══ Provided text ══
You are viewing a plain text version of this content. The canonical link for it is here.
Posted to user@spark.apache.org by Justin Lent <ju...@gmail.com> on 2014/02/04 01:38:46 UTC

writing SparkR reducer functions

So i've been struggling with this now for a bit using SparkR.. I can't
even seem to write a basic mean/median function in R that works when
passing it into reduceByKey() for my very simple dataset. I can pass
in R's base function 'sum' and it works just fine. Looking in help
shows that the signature for sum is sum(...)  while mean and median
are mean(x), so that difference is why it's not working -- i just
can't for the life of me write wrappers for mean/median to work with
reduceByKey(). I've pasted in below a take(5) of the RDD i'm trying to
use reduceByKey with to show the structure (its just a list of list).
As well, i also have pasted in the result of doing a groupByKey()
because presumably this is the same data structure the reduceByKey()
gets before it does its reducing right?

FWIW, i've written this function that works fine if run on the results
of a groupByKey() operation so i must be close to what it should be to
work in a reduceByKey():

avg_g <- function(resultFromGroupByKey){
return( lapply( lapply( lapply( resultFromGroupByKey, "[[", 2 ) ,
unlist ) , mean ) )
}

my best guess as to how to convert this to working with reduceByKey is
this below, since it works when i call a single Value from the (K,V)
pair returned from groupByKey(). Unforutnately using it in reduceByKey
results in a java NPE.

avg <- function(x){ return( mean(unlist(x,recursive=FALSE)) ) }


Any help would be appreciated.... and here comes the cut/paste of the
data, and the NPE trace


THE DATA  (take 5, just assume the keys in the whole dataset go from A to Z)
═══
(Problems to work on):
**a.** In the SparkR post, which R base function works when passed to reduceByKey()?
**b.** Mark each statement as agreeing with the SparkR post or not, and support each verdict with the post's own words: (i) The signature of mean is mean(x). (ii) The avg function runs without error in reduceByKey(). (iii) The avg_g function works on the results of a groupByKey() operation.
**c.** Print the stretch of the SparkR post from "writing SparkR reducer" through "doing a groupByKey()".
══ Recorded information ══
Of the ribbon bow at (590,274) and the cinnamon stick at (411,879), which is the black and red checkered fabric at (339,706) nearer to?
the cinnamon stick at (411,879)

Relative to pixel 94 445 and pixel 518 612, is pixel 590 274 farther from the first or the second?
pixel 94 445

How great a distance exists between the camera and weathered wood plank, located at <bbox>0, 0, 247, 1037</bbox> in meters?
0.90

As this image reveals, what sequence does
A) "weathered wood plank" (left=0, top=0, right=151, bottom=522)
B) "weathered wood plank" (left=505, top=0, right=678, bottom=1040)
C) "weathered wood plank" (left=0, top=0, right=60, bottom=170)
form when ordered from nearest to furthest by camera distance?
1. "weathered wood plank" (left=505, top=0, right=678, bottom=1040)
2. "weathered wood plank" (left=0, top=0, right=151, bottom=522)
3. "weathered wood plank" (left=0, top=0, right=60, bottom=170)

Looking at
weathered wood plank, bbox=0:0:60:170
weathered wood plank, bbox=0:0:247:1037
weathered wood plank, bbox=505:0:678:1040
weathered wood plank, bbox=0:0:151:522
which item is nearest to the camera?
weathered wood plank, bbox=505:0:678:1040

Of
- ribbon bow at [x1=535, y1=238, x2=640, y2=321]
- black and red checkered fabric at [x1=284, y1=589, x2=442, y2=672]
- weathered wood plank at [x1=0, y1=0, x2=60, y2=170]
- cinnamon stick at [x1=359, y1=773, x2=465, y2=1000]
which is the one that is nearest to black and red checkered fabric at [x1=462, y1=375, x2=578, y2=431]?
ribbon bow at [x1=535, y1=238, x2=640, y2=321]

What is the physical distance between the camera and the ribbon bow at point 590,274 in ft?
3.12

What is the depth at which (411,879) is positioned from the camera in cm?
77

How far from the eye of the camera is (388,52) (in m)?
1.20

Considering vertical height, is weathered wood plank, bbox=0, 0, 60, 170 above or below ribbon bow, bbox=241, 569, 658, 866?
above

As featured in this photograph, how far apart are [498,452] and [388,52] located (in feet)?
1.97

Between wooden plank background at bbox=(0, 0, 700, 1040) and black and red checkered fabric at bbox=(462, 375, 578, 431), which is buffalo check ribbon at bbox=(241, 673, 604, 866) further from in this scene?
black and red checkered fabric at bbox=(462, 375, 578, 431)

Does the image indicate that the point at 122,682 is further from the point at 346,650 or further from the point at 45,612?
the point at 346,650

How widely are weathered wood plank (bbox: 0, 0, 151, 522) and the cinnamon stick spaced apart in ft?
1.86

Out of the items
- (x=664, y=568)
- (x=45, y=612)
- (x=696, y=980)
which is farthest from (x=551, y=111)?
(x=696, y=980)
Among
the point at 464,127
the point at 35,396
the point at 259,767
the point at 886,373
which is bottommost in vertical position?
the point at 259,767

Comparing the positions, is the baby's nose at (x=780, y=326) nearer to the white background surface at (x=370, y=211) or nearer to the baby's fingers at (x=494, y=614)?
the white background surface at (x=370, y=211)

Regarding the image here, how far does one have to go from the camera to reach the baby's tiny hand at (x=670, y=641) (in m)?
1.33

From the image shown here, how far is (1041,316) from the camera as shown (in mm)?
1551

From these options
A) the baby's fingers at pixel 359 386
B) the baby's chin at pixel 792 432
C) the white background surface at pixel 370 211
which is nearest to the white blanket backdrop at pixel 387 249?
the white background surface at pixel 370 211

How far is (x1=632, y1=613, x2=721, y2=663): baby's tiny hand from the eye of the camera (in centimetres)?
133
═══
(Answers for the exercise):
**a.** The base function 'sum'.

**b.**
(i) Yes: "while mean and median are mean(x)"
(ii) No: "Unforutnately using it in reduceByKey results in a java NPE."
(iii) Yes: "i've written this function that works fine if run on the results of a groupByKey() operation"

**c.**
writing SparkR reducer functions

So i've been struggling with this now for a bit using SparkR.. I can't
even seem to write a basic mean/median function in R that works when
passing it into reduceByKey() for my very simple dataset. I can pass
in R's base function 'sum' and it works just fine. Looking in help
shows that the signature for sum is sum(...)  while mean and median
are mean(x), so that difference is why it's not working -- i just
can't for the life of me write wrappers for mean/median to work with
reduceByKey(). I've pasted in below a take(5) of the RDD i'm trying to
use reduceByKey with to show the structure (its just a list of list).
As well, i also have pasted in the result of doing a groupByKey()